Joe, né Samuel Joseph Wurzelbacher, 38, has not endorsed anyone in the presidential contest. But he misses the man he considers a political mentor. No, not John McCain, whose embrace of Joe the Plummer in the 2008 race made him a household name, before scrutiny of his plumbing credentials scuffed up his man-of-the-people street cred. The man Wurzelbacher wishes were still running: Herman Cain.
“The media throws up somebody and says this could be it. They give him a week, he raises money and then they tear him down,” Wurzelbacher laments, recalling Cain’s come-from-nowhere, go-back-to-nowhere trajectory.
Wurzelbacher shares with Cain an appetite for devolving power from the federal government to the states—and a zeal for tax reform. He, too, would like to blow up the federal income tax—a goal he traces back to Plato. “All day long, I can get down with that,” he says. In its place, Wurzelbacher favors a fair tax and a flat tax, and proclaims that Cain’s infamous “9-9-9” plan is better than “what we have now.”
And like Cain, he’s inherently suspicious of politicians too long in the game. “Political experience means experience in screwing you,” he said. Candor, in his book, trumps tenure. “I’m not an ambiguous person. I speak my mind. A lot of people don’t do that anymore.”
You can’t blame him; that’s how he got noticed in the first place. His vocal criticism of then–presidential candidate Barack Obama’s tax plan from the peanut gallery made him an overnight celebrity, his name in every paper and his face on countless screens. But America’s brief affair with the man from Holland, Ohio, burned out fast, as people questioned everything from his professional bona fides to whether a man named Sam could properly go by Joe. He says he is a regular guy and a plumber, and that he became angry watching his character picked apart on a national stage. The experience left him with an odd sort of residual celebrity, his name creating the sort of tainted familiarity you might associate with the star of a reality show about rehab.

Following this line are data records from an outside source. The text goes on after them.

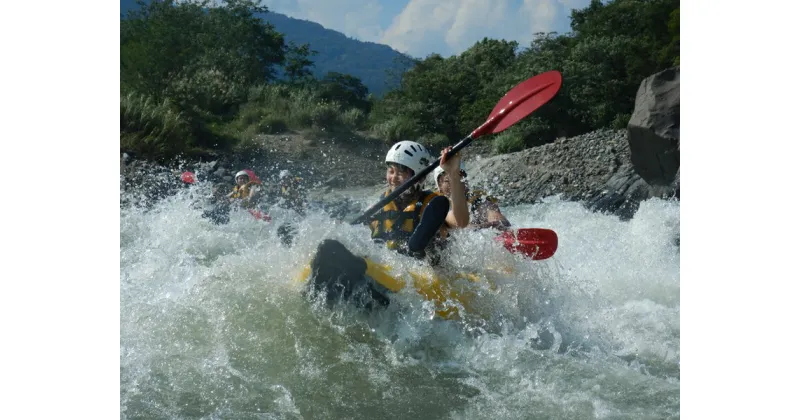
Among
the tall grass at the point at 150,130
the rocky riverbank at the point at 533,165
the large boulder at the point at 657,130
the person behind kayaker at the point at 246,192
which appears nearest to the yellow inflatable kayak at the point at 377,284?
the person behind kayaker at the point at 246,192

He said some 300 people have asked him for endorsements since he became famous. But one name he can’t count on: McCain, once so eager to throw his arm around Wurzelbacher. The Arizona senator and 2008 GOP nominee hasn’t called to offer his support.
“I haven’t spoken to him since 2008,” Wurzelbacher says. “I have no idea what he’s doing other than what I read in the newspaper.” He put it more bluntly in a 2010 speech in which he said, “McCain was trying to use me,” and “I don’t owe him shit.” He thinks himself more straight-talking than McCain ever was. Thus commenced a new hunt for heroes: Cain, and Oklahoma Sen. Tom Coburn, who, in Wurzelbacher’s view, “goes against the Republicans” and is Tea Party–tastic in the ways that count.

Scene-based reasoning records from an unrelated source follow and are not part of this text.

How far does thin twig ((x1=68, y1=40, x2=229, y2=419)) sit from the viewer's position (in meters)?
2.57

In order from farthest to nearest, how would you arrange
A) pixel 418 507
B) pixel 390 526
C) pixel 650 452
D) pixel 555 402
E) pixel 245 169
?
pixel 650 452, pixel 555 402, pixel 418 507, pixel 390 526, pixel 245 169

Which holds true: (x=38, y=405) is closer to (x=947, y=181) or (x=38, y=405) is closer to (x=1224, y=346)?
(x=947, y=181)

For now, Wurzelbacher is working on his ground game. In six weeks, he says he has knocked on about 3,500 doors. He has more than 3,000 Twitter followers and more than 5,000 Facebook fans. Democrat Marcy Kaptur holds the seat he wants, but due to the state’s redistricting gymnastics, Dennis Kucinich will challenge her in a March primary before the general election. All this sets up a potentially fascinating battle of unlikely cult heroes.
Both Wurzelbacher and Kucinich identify as strong conservationists, and the former first met Kaptur carrying a flag for her as a 17-year-old color guard in the ROTC. Wurzelbacher blames both Kucinich and Kaptur for Ohio’s trouble hanging onto residents and attracting new employers. He says he’ll do better than either Democrat, who have been in government for some 60 years combined. Despite the jab, Wurzelbacher swears he won’t run negative ads. He says he’s just as happy if supporters give to his veterans charity—Alaska’s Healing Hearts—as he is if they give to his campaign.

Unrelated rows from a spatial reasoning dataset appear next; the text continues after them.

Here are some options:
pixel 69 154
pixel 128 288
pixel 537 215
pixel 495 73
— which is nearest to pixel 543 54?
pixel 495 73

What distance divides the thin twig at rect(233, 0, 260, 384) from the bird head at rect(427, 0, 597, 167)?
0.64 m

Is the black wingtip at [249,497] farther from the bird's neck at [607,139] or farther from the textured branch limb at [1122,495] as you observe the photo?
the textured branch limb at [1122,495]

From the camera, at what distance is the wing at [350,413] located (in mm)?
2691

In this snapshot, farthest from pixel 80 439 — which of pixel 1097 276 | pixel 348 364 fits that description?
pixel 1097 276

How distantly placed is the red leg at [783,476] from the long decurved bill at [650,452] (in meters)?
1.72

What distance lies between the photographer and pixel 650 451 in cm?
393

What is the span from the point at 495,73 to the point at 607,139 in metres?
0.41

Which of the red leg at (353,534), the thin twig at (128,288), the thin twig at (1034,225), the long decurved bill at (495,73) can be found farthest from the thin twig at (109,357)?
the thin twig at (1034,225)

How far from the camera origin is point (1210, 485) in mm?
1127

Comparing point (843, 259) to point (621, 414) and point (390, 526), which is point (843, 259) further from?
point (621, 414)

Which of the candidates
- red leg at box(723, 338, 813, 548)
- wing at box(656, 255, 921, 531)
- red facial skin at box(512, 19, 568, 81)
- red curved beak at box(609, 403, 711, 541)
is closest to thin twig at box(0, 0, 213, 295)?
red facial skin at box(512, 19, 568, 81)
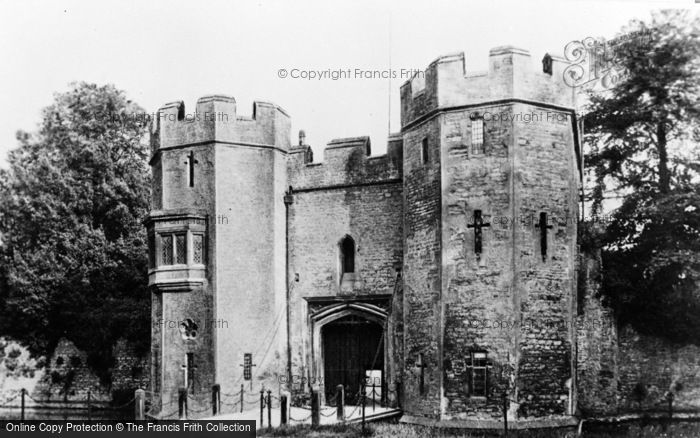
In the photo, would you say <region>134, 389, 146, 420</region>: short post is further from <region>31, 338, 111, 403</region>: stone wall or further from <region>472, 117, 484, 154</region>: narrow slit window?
<region>472, 117, 484, 154</region>: narrow slit window

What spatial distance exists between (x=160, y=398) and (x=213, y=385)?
1.61 meters

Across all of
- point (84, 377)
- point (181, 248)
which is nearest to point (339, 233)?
point (181, 248)

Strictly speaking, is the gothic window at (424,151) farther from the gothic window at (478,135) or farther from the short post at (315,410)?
the short post at (315,410)

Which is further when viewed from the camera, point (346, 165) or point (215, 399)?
point (346, 165)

But his battle is uphill: Ohio Democratic consultant and activist Denise Dietemeyer says despite the gerrymandering that threw two popular incumbents together, they're both such local legends that even the most formidable Republican would have a hard time prevailing. And Dietemeyer doesn't see Wurzelbacher as the strongest challenger the GOP could put up. Wurzelbacher will face auctioneer Steve Krauss in an upcoming Republican primary.
He’s staffing up and has launched a photo- and video-rich website. He touts his Air Force duty as evidence that he’s got what it takes—and leads war veterans of both genders on Alaskan hunting expeditions for caribou, moose, and bear. He’s still plumbing, and building houses for hire. But he’s also a paid speaker, author, and blogger for one of conservative pundit Andrew Breitbart’s websites. Last fall, he married a 26-year-old political-science grad, and won a nine-year custody battle with a previous wife for his son, Joey.
He knows that he both needs and must transcend the middle-class plumber alias if he’s going to win office. For now, he is joining the American majority and directing his anger at an impotent Congress.
“At the end of my work day, you have a house. You can turn on your faucet for a drink of water,” he said. “At the end of their work day, nothing’s been done.”